++++ Supplied data ++++

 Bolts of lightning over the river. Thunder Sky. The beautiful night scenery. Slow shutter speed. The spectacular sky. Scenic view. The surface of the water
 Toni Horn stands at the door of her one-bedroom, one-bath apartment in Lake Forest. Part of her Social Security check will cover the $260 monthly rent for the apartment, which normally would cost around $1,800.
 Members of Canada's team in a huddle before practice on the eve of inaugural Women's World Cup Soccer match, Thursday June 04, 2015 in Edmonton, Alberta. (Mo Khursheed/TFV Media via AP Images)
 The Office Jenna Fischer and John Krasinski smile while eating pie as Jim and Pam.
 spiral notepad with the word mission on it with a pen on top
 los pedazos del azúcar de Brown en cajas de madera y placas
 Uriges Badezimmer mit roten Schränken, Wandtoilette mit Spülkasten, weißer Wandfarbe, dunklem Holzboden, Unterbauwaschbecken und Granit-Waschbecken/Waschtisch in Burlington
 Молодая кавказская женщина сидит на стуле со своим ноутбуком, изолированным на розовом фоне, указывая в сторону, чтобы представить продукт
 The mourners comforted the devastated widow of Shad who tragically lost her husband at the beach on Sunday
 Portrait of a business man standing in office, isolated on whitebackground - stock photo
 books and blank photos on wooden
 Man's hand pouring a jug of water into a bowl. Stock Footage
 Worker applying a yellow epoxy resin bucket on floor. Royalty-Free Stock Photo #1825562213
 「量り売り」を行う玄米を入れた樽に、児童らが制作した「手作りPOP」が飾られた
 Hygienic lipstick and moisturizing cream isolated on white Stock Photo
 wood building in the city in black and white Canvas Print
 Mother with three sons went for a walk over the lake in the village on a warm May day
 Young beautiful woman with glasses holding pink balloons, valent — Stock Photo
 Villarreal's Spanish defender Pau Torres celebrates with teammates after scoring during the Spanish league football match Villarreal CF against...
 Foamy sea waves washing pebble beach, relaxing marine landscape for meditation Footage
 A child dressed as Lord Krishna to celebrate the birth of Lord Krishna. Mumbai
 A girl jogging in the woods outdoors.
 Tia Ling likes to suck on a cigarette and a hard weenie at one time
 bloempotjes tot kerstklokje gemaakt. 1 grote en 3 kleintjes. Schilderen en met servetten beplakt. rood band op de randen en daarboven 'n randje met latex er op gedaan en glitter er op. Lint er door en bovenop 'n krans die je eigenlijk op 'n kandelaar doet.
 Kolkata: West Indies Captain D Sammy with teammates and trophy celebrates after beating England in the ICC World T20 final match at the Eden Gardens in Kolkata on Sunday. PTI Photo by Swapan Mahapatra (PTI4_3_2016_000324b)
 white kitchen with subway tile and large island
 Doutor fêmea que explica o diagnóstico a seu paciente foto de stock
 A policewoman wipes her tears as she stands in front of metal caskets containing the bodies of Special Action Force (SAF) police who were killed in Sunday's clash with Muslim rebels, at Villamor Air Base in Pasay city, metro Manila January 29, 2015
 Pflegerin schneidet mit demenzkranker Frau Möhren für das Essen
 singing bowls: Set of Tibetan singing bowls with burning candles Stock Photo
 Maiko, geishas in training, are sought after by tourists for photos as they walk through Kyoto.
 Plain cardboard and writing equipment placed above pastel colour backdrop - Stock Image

++++

About this task >> A complete, exact copy of the entries is required.

Answer box >>
 Bolts of lightning over the river. Thunder Sky. The beautiful night scenery. Slow shutter speed. The spectacular sky. Scenic view. The surface of the water
 Toni Horn stands at the door of her one-bedroom, one-bath apartment in Lake Forest. Part of her Social Security check will cover the $260 monthly rent for the apartment, which normally would cost around $1,800.
 Members of Canada's team in a huddle before practice on the eve of inaugural Women's World Cup Soccer match, Thursday June 04, 2015 in Edmonton, Alberta. (Mo Khursheed/TFV Media via AP Images)
 The Office Jenna Fischer and John Krasinski smile while eating pie as Jim and Pam.
 spiral notepad with the word mission on it with a pen on top
 los pedazos del azúcar de Brown en cajas de madera y placas
 Uriges Badezimmer mit roten Schränken, Wandtoilette mit Spülkasten, weißer Wandfarbe, dunklem Holzboden, Unterbauwaschbecken und Granit-Waschbecken/Waschtisch in Burlington
 Молодая кавказская женщина сидит на стуле со своим ноутбуком, изолированным на розовом фоне, указывая в сторону, чтобы представить продукт
 The mourners comforted the devastated widow of Shad who tragically lost her husband at the beach on Sunday
 Portrait of a business man standing in office, isolated on whitebackground - stock photo
 books and blank photos on wooden
 Man's hand pouring a jug of water into a bowl. Stock Footage
 Worker applying a yellow epoxy resin bucket on floor. Royalty-Free Stock Photo #1825562213
 「量り売り」を行う玄米を入れた樽に、児童らが制作した「手作りPOP」が飾られた
 Hygienic lipstick and moisturizing cream isolated on white Stock Photo
 wood building in the city in black and white Canvas Print
 Mother with three sons went for a walk over the lake in the village on a warm May day
 Young beautiful woman with glasses holding pink balloons, valent — Stock Photo
 Villarreal's Spanish defender Pau Torres celebrates with teammates after scoring during the Spanish league football match Villarreal CF against...
 Foamy sea waves washing pebble beach, relaxing marine landscape for meditation Footage
 A child dressed as Lord Krishna to celebrate the birth of Lord Krishna. Mumbai
 A girl jogging in the woods outdoors.
 Tia Ling likes to suck on a cigarette and a hard weenie at one time
 bloempotjes tot kerstklokje gemaakt. 1 grote en 3 kleintjes. Schilderen en met servetten beplakt. rood band op de randen en daarboven 'n randje met latex er op gedaan en glitter er op. Lint er door en bovenop 'n krans die je eigenlijk op 'n kandelaar doet.
 Kolkata: West Indies Captain D Sammy with teammates and trophy celebrates after beating England in the ICC World T20 final match at the Eden Gardens in Kolkata on Sunday. PTI Photo by Swapan Mahapatra (PTI4_3_2016_000324b)
 white kitchen with subway tile and large island
 Doutor fêmea que explica o diagnóstico a seu paciente foto de stock
 A policewoman wipes her tears as she stands in front of metal caskets containing the bodies of Special Action Force (SAF) police who were killed in Sunday's clash with Muslim rebels, at Villamor Air Base in Pasay city, metro Manila January 29, 2015
 Pflegerin schneidet mit demenzkranker Frau Möhren für das Essen
 singing bowls: Set of Tibetan singing bowls with burning candles Stock Photo
 Maiko, geishas in training, are sought after by tourists for photos as they walk through Kyoto.
 Plain cardboard and writing equipment placed above pastel colour backdrop - Stock Image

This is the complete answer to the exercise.